Exercise requirements:
Once the line with "CATIA AND ENOVIA." is found, write it out along with each later line exactly, through the end of the entries, skipping every picture.

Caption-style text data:
☆ ☆ ☆ ☆ ☆ ☆ ☆
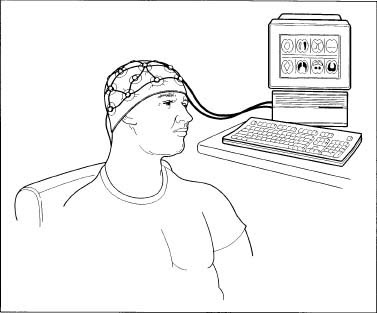 Brain controlled Computer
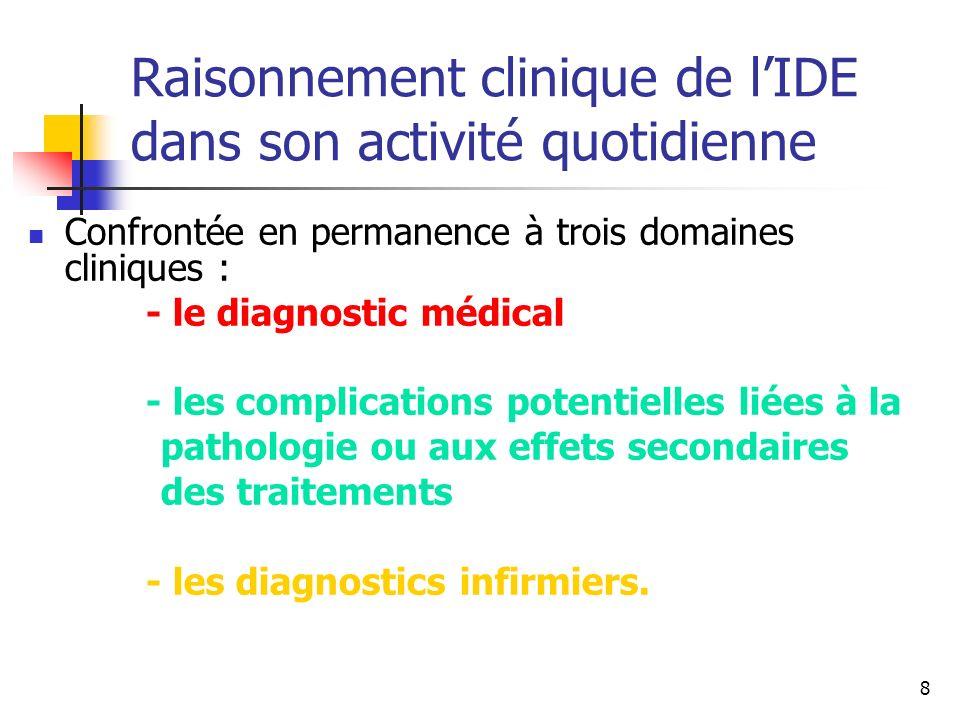 8 Raisonnement clinique de lIDE dans son activité quotidienne Confrontée en permanence à trois domaines cliniques : - le diagnostic médical - les comp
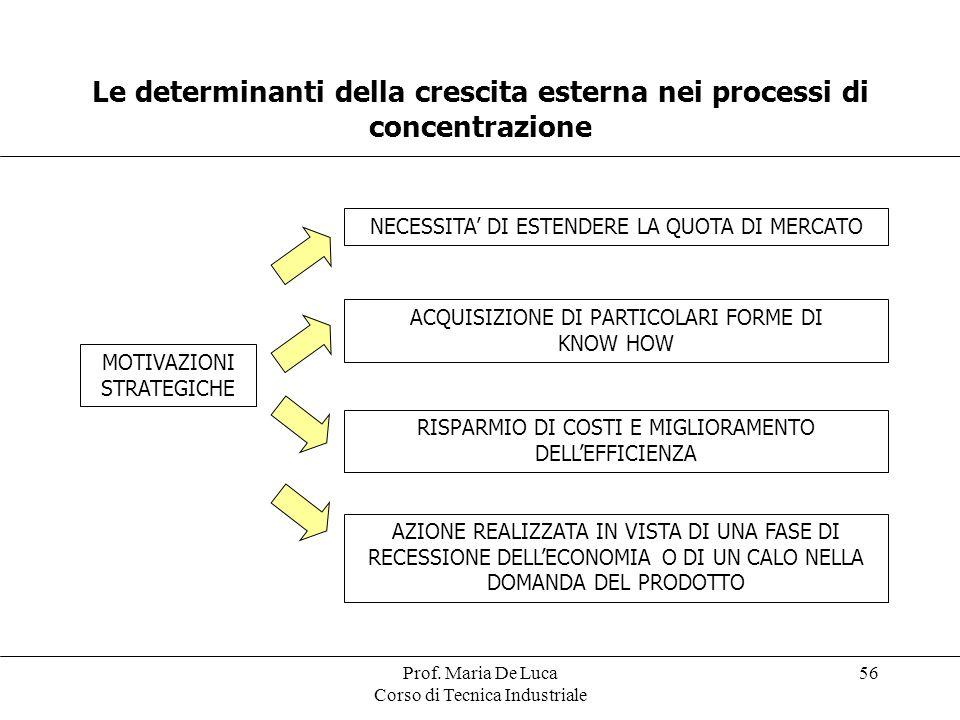 Prof. Maria De Luca Corso di Tecnica Industriale 56 Le determinanti della crescita esterna nei processi di concentrazione MOTIVAZIONI STRATEGICHE NECE
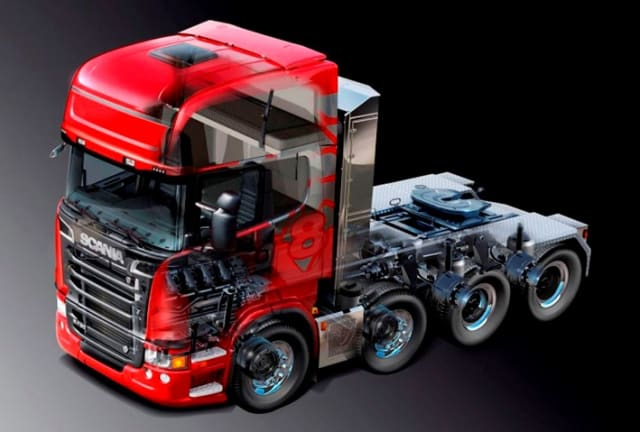 CATIA AND ENOVIA. Scania basically uses Dassault's CAD solution CATIA V5. One of the changes that will take place as a part of Scania upgrading their PLM solution is that they will also start to use 3DEXPERIENCE, ENOVIA V6 and CATIA V6. The company's proprietary configuration and rules system OAS will still be the base platform in the setup.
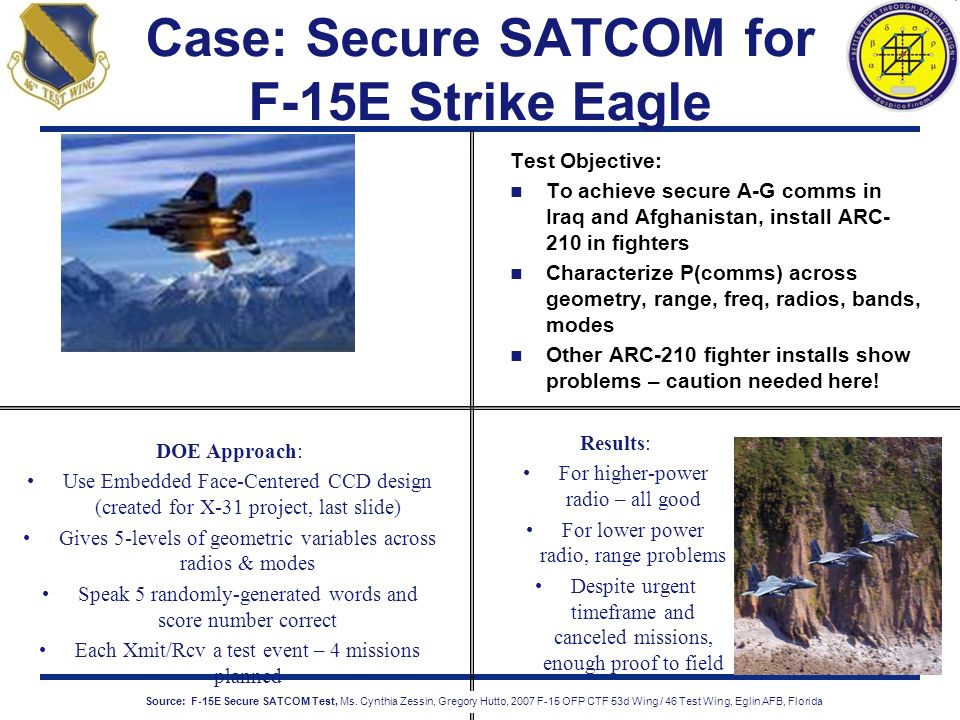 Case: Secure SATCOM for F-15E Strike Eagle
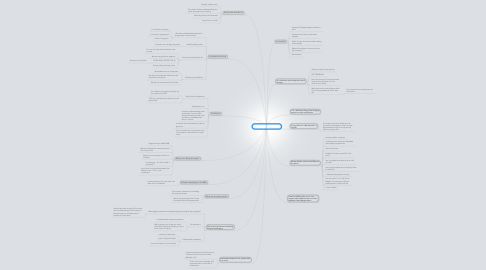 Mind Map: Corey Haines Keynote
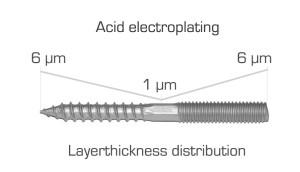 Acid plating zuur verzinken electrolytisch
☆ ☆ ☆ ☆ ☆ ☆ ☆
Exercise output:
 CATIA AND ENOVIA. Scania basically uses Dassault's CAD solution CATIA V5. One of the changes that will take place as a part of Scania upgrading their PLM solution is that they will also start to use 3DEXPERIENCE, ENOVIA V6 and CATIA V6. The company's proprietary configuration and rules system OAS will still be the base platform in the setup.
 Case: Secure SATCOM for F-15E Strike Eagle
 Mind Map: Corey Haines Keynote
 Acid plating zuur verzinken electrolytisch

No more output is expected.